Mais à ne pas mettre entre toutes les mains.
Dès la scène d’intro – une simple opération à coeur ouvert en gros plan – le spectateur peut sentir qu’il ne sera pas épargné.
Les premières minutes qui s’ensuivent confirment bien vite cette impression.
Ce qui frappe, avant tout, c’est ce climat d’étrangeté qui va baigner l’ensemble du métrage jusqu’à la toute dernière minute, sans jamais faiblir – au contraire de « THE LOBSTER », qui faiblissait dans sa seconde partie.

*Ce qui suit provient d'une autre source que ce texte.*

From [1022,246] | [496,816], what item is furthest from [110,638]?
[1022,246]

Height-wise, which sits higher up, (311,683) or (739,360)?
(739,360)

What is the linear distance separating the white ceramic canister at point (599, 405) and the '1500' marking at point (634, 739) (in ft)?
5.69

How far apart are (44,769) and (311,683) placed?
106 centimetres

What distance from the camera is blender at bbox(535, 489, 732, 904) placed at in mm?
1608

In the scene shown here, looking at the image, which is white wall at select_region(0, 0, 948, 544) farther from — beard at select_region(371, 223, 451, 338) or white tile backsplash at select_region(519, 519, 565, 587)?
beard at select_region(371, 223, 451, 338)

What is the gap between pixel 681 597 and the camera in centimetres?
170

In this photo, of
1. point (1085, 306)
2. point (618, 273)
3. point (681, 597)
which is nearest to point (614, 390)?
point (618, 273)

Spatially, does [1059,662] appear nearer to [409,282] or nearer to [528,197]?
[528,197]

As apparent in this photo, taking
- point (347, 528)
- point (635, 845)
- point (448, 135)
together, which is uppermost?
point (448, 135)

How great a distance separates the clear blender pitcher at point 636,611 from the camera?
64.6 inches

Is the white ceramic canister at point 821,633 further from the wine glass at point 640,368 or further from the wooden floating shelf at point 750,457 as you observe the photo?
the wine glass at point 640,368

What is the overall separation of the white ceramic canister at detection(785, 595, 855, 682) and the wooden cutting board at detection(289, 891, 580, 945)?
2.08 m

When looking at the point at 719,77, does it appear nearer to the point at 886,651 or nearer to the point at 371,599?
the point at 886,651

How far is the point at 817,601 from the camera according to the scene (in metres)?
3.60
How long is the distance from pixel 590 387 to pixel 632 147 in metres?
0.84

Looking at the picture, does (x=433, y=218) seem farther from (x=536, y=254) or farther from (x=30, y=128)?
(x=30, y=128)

Via une utilisation habile et occasionnelle de courtes focales fournissant des angles de vue légèrement déformés, une musique dissonante, des dialogues qui tombent parfois comme un cheveu sur la soupe mais jamais gratuits et amplifiant la bizarrerie, des personnages magnifiquement écrits, des situations bien amenées, et des comédiens monstrueux – et perpétuellement en tension intériorisée – (Farrel, barbu, magnifique, Kidman, toujours aussi digne dans le malheur, le jeune Barry Keoghan, une révélation), Yorgos Lanthimos livre un impressionnant démarquage du « THEORÊME » de Pasolini – auquel on ne peut inévitablement s’empêcher de penser au départ -, forcément tragique, et – saupoudrant son film d’un soupçon de mysticisme voire de religieux mais évitant le piège du crétinisme – malmène, bouleverse et fait flipper.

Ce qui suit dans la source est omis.